Find each line in the records below that contains the word "building" and copy those lines out in full. Case counts.

_RECORD SET_
-- -- --

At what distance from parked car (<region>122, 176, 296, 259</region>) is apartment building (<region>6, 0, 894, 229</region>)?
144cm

-- -- --

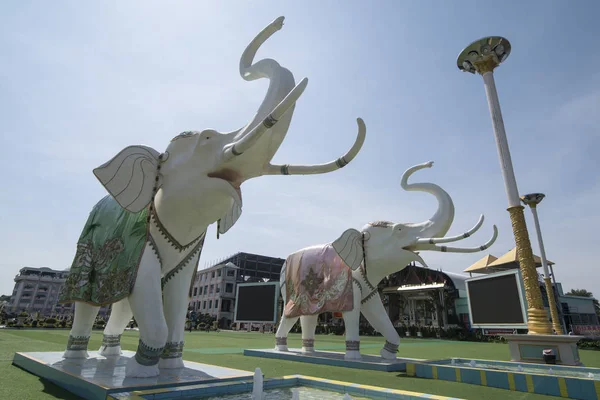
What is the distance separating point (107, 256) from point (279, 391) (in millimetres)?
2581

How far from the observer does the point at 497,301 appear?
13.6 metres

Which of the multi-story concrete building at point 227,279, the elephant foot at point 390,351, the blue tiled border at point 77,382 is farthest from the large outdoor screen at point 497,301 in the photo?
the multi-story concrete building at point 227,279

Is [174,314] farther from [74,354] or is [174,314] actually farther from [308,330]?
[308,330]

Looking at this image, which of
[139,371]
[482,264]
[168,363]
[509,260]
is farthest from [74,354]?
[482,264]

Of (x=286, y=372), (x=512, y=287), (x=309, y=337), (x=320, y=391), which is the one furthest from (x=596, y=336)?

-- -- --

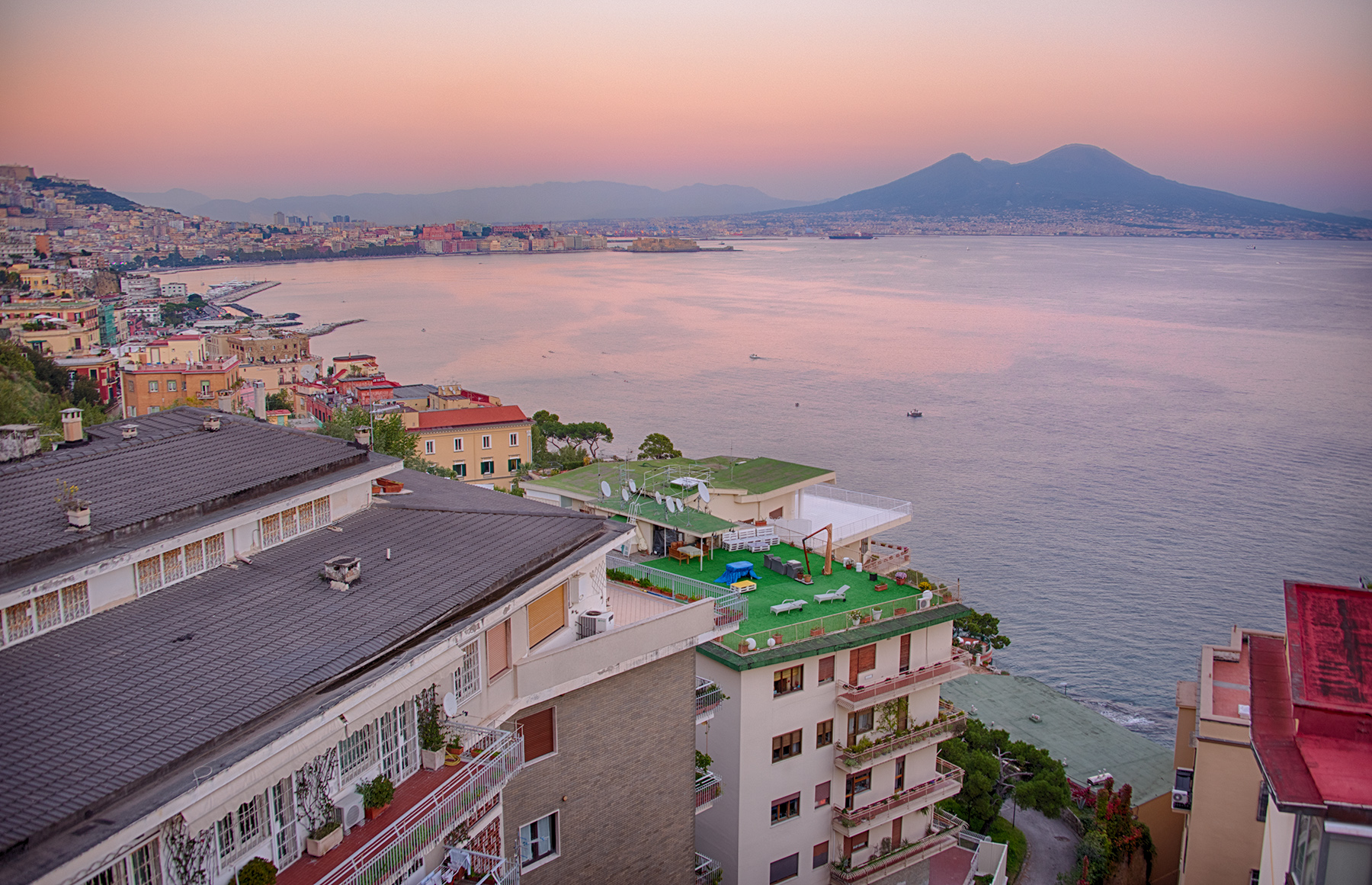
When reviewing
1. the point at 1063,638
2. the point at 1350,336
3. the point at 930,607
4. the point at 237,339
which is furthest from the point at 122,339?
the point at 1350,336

-- -- --

_OUTPUT FOR THIS TASK_
At what distance from parked car (<region>122, 176, 296, 259</region>) is apartment building (<region>6, 0, 894, 229</region>)?
Which of the multi-story concrete building at point 227,279, the elephant foot at point 390,351, the blue tiled border at point 77,382 is farthest from the large outdoor screen at point 497,301 in the photo?
the multi-story concrete building at point 227,279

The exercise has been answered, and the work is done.